— start DATASET EXCERPTS —

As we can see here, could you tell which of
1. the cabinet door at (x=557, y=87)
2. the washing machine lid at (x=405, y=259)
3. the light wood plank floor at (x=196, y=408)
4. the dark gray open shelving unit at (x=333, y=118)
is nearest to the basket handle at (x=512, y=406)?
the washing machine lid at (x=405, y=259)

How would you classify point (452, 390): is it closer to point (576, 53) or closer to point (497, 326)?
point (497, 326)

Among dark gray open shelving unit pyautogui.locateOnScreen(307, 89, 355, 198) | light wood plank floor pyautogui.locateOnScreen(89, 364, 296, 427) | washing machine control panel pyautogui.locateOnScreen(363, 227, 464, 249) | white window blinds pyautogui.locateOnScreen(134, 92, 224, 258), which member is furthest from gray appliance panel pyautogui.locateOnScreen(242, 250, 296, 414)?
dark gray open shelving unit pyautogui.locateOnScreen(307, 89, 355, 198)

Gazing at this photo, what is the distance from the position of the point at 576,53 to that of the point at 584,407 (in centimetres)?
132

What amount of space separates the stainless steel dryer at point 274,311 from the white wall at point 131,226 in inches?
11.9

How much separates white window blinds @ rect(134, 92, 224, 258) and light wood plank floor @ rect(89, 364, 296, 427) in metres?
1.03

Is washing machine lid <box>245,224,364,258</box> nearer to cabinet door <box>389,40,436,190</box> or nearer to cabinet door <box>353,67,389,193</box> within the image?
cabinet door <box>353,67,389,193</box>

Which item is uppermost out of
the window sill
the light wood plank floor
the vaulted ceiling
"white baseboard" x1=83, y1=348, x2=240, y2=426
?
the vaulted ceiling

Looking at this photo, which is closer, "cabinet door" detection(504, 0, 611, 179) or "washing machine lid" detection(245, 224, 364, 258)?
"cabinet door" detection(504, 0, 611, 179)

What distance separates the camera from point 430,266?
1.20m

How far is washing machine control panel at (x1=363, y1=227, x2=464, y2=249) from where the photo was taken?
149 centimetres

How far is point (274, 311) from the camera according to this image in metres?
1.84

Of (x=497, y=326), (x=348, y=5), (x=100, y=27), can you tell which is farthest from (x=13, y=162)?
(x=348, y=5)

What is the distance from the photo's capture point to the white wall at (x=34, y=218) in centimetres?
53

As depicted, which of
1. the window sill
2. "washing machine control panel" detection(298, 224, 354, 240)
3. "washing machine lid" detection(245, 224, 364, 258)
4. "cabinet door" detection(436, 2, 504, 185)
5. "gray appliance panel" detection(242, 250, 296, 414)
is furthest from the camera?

— end DATASET EXCERPTS —

● BRIEF
Set out each line from the one containing "Of (x=497, y=326), (x=348, y=5), (x=100, y=27), can" through the end of the rows as a Markdown table with the columns No. and Text, numbering the lines and leaving out blank ones.

● FINAL RESULT
| No. | Text |
|---|---|
| 1 | Of (x=497, y=326), (x=348, y=5), (x=100, y=27), can you tell which is farthest from (x=13, y=162)? |
| 2 | (x=348, y=5) |
| 3 | What is the distance from the photo's capture point to the white wall at (x=34, y=218) in centimetres? |
| 4 | 53 |
| 5 | As depicted, which of |
| 6 | 1. the window sill |
| 7 | 2. "washing machine control panel" detection(298, 224, 354, 240) |
| 8 | 3. "washing machine lid" detection(245, 224, 364, 258) |
| 9 | 4. "cabinet door" detection(436, 2, 504, 185) |
| 10 | 5. "gray appliance panel" detection(242, 250, 296, 414) |
| 11 | is furthest from the camera? |